Striping/Mirroring & Spanning

RAID 0 and RAID 1 can be combined into a function known as, you guessed it, RAID 0/1 which allows for a minimum of two drives to act as mirrors to two other drives that act as striped pairs. Using this technology, you receive the performance benefit from RAID 0 while receiving the fault tolerance protection of RAID 1. The downside to RAID 0/1 is the cost, due to the fact that a total minimum of four drives must be present to take advantage of the technology. The capacity of a RAID 0/1 system is calculated in the same manner as a RAID 1 system, which is an array equal in capacity to that of the smallest drive in the array multiplied by the number of drives, divided by two due to the fault tolerance support (half of the drives are mirrored by the other half).

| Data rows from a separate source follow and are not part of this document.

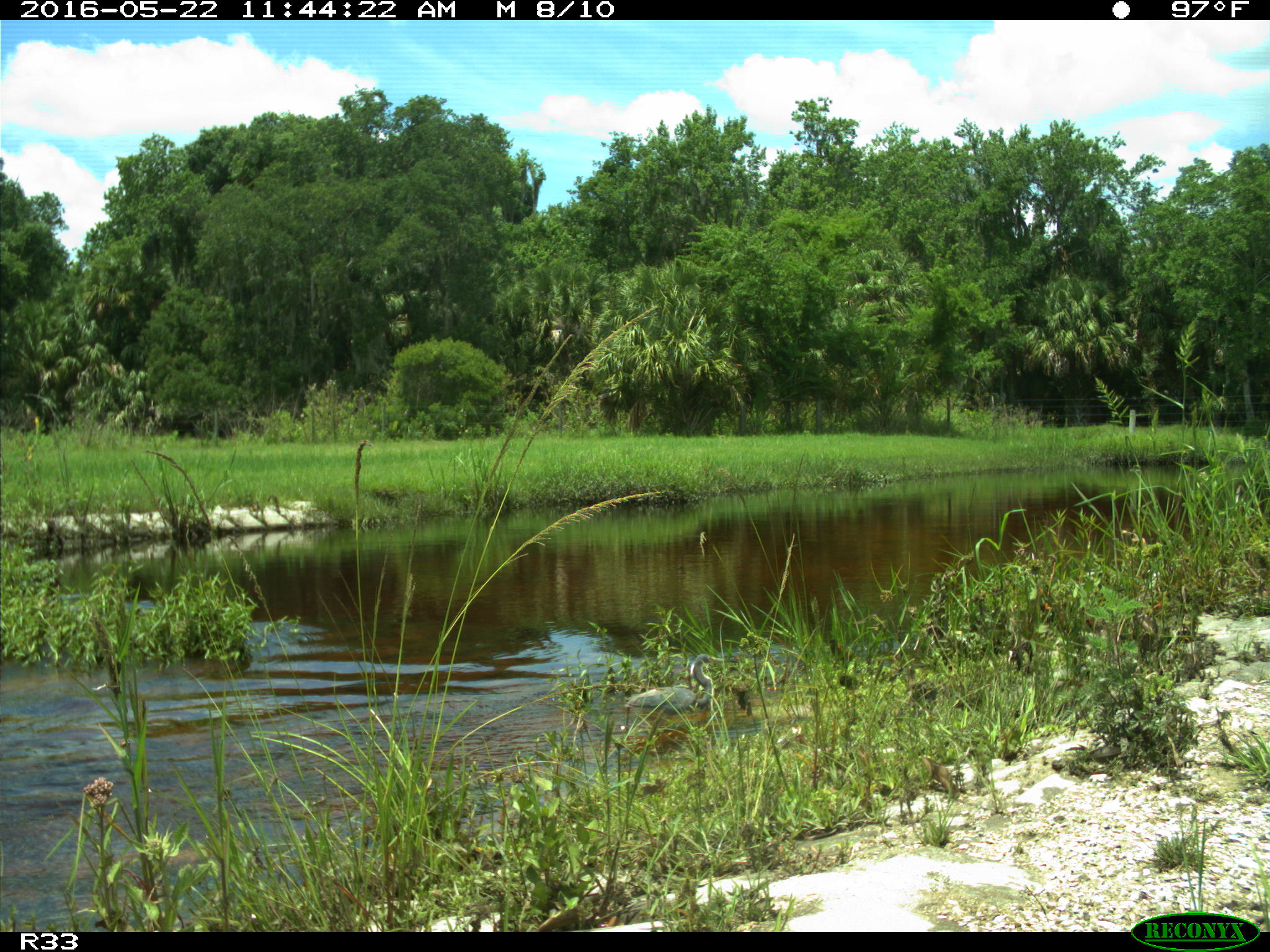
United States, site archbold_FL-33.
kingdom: Animalia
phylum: Chordata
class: Aves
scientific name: Aves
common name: birds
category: unidentified bird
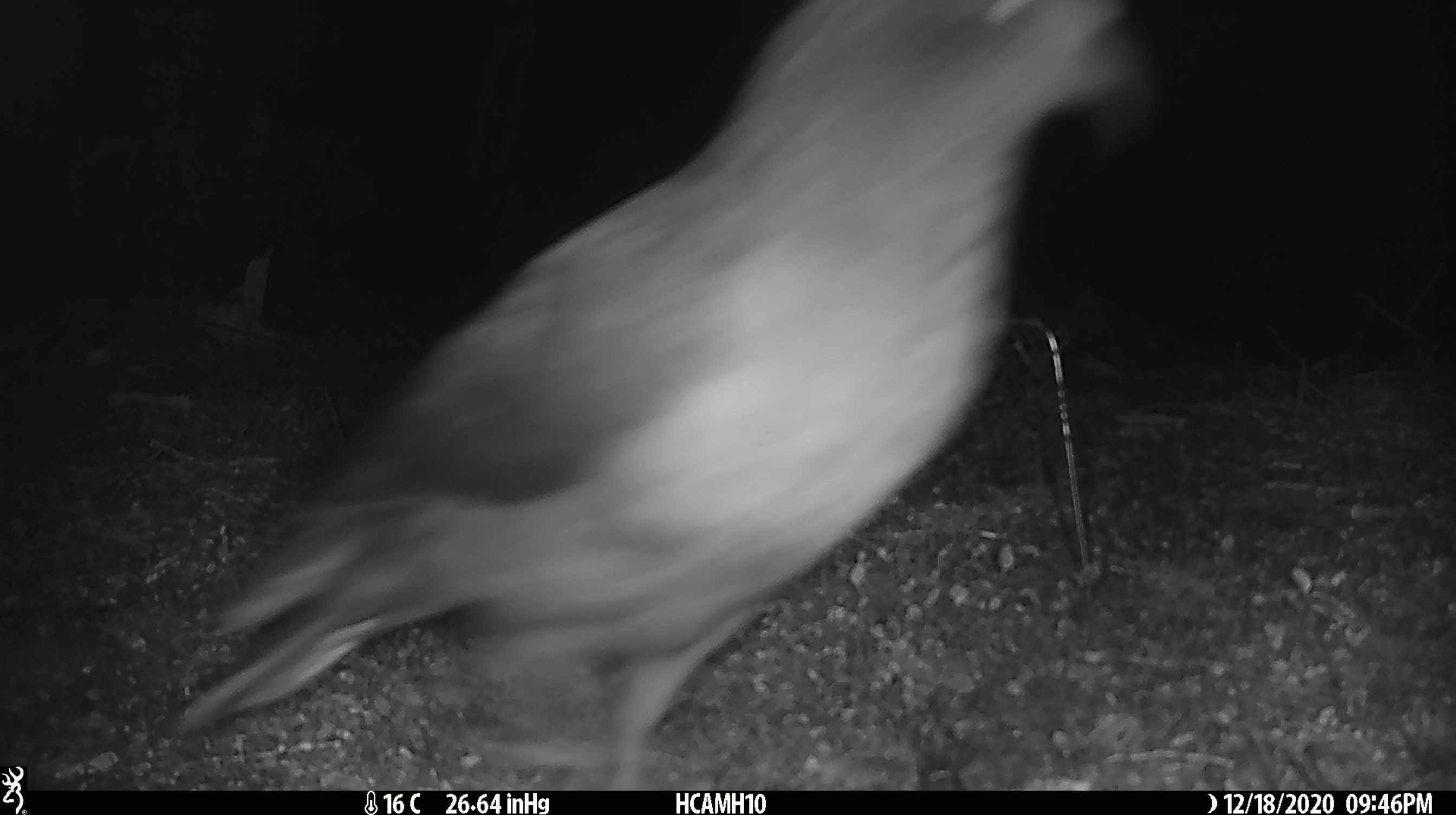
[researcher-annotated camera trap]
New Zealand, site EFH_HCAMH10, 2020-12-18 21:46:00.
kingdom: Animalia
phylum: Chordata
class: Aves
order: Psittaciformes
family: Strigopidae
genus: Nestor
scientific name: Nestor notabilis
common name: kea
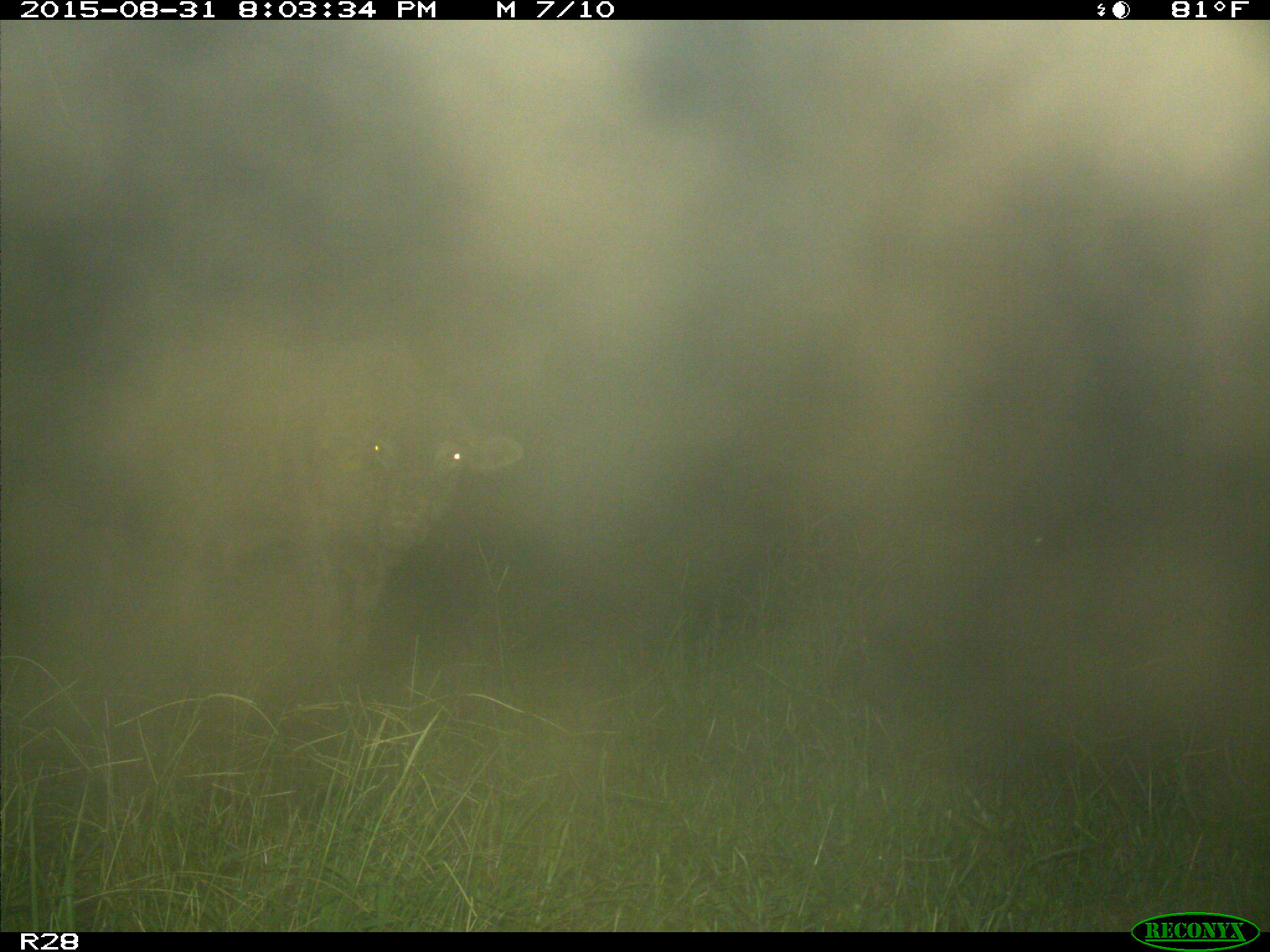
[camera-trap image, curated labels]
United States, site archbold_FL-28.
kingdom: Animalia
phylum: Chordata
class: Mammalia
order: Artiodactyla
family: Bovidae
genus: Bos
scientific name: Bos taurus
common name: domestic cow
Bos taurus (domestic cow).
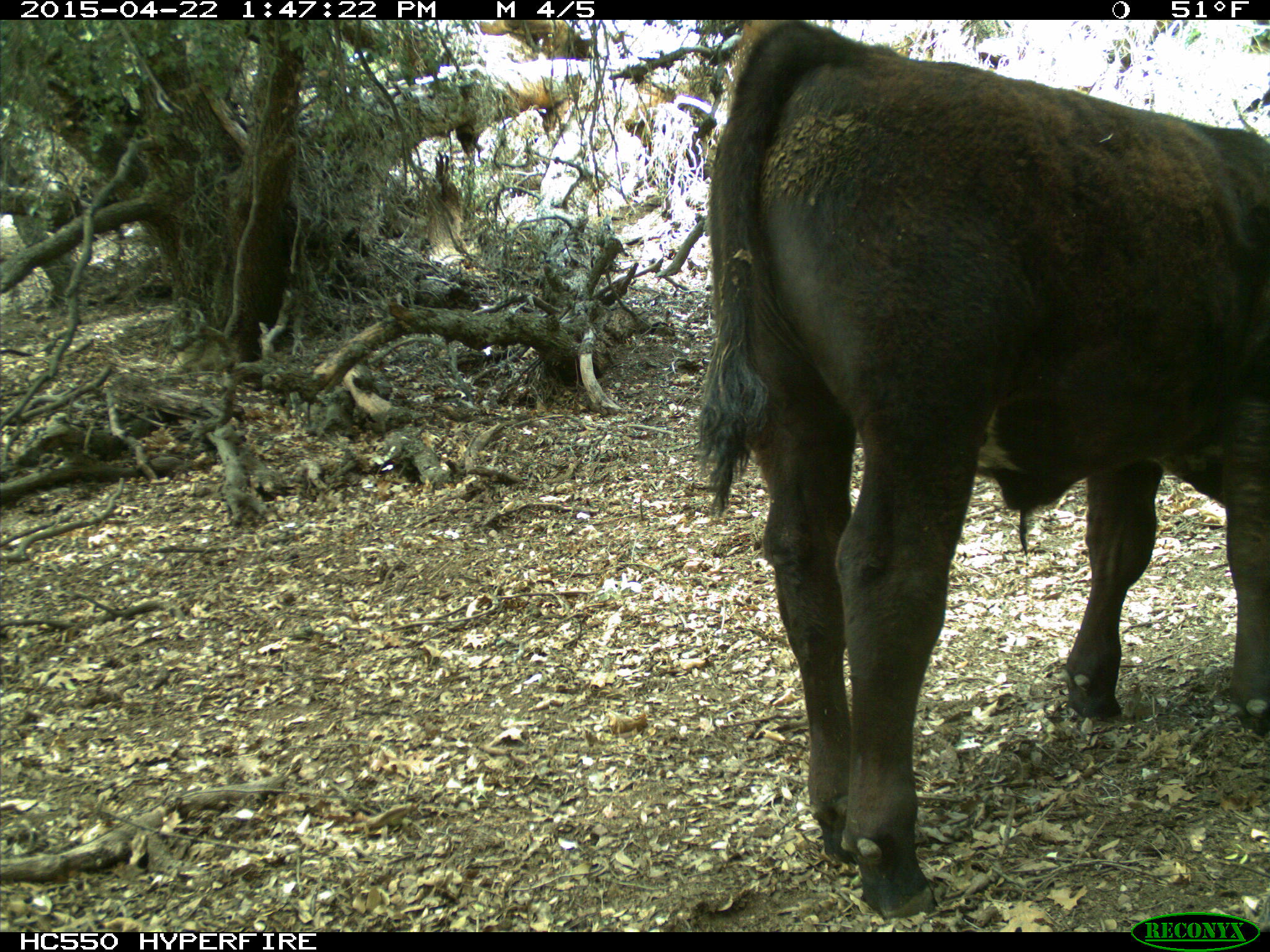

It is quite simple to envision a RAID system consisting of two disks, running in level 0, level 1, or as a hybrid in 0/1, however what happens when you have four disks (RAID generally is setup with even numbers of drives)? In the case where more than one drive is to be used as a primary drive, a relatively common technology known as spanning is used, where two or more drives function as if they were one large drive.

Although there are many more levels of RAID that are present in more advanced setups, the basics of RAID have already been outlined, and it is upon those three levels of RAID (0, 1, and 0/1) that Promise based their IDE RAID controller, the FastTrack.